_Exercise instructions_. Collect each line of the records containing the string "meta".

(Stored entries)
┄┄┄┄┄┄

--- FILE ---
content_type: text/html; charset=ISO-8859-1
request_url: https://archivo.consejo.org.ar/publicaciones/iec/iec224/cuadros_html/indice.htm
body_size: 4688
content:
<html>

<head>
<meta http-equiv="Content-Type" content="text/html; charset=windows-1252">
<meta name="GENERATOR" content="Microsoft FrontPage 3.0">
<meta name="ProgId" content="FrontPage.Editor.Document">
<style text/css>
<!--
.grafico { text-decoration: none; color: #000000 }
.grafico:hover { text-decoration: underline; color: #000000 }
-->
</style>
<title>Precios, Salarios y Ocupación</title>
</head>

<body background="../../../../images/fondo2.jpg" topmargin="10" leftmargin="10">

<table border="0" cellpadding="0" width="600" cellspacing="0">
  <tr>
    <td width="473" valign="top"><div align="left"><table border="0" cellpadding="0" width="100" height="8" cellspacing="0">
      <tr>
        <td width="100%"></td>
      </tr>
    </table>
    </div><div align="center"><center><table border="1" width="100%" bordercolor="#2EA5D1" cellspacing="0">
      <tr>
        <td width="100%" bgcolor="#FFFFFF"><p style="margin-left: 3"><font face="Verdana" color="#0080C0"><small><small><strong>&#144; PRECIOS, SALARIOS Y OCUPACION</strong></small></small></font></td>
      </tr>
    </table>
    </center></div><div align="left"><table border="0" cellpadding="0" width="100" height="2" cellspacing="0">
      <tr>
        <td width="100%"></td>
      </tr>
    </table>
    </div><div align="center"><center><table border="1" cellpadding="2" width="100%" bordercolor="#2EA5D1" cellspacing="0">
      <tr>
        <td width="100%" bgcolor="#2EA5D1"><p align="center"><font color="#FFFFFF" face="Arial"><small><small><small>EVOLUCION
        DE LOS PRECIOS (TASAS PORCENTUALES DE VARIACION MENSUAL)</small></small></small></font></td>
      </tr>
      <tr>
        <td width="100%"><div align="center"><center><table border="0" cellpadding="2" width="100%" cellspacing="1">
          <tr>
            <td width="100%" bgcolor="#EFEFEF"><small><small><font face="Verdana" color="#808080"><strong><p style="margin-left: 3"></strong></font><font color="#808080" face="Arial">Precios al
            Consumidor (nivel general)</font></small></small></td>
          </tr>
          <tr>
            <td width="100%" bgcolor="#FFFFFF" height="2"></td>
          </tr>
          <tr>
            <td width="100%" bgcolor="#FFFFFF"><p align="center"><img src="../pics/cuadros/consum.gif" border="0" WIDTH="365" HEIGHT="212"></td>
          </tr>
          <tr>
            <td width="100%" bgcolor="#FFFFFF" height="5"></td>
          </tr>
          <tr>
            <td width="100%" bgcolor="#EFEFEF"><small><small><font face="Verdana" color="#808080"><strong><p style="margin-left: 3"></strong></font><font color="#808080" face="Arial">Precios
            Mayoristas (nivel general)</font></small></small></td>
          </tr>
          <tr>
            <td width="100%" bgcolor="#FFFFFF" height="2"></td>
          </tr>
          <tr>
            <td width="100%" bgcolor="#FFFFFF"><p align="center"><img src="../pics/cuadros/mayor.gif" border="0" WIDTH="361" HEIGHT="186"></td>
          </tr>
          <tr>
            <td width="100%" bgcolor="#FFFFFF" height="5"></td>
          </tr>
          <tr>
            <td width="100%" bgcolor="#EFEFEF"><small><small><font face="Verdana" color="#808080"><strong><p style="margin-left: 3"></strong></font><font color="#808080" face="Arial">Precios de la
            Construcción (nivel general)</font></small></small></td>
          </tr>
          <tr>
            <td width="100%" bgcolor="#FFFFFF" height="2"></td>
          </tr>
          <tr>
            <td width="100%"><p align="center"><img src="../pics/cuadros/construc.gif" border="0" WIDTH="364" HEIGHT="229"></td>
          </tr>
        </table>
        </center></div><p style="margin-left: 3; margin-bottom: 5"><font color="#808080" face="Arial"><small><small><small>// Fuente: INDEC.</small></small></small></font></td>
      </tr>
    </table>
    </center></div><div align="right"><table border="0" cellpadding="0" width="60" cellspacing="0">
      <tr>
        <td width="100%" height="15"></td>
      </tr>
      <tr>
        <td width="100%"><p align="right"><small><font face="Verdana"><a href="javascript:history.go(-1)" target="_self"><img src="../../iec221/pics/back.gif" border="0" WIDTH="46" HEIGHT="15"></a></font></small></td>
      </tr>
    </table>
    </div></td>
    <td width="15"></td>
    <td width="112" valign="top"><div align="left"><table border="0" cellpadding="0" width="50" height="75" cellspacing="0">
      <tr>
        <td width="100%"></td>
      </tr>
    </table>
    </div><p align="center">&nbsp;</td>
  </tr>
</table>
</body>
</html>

┄┄┄┄┄┄

_Written response_.
<meta http-equiv="Content-Type" content="text/html; charset=windows-1252">
<meta name="GENERATOR" content="Microsoft FrontPage 3.0">
<meta name="ProgId" content="FrontPage.Editor.Document">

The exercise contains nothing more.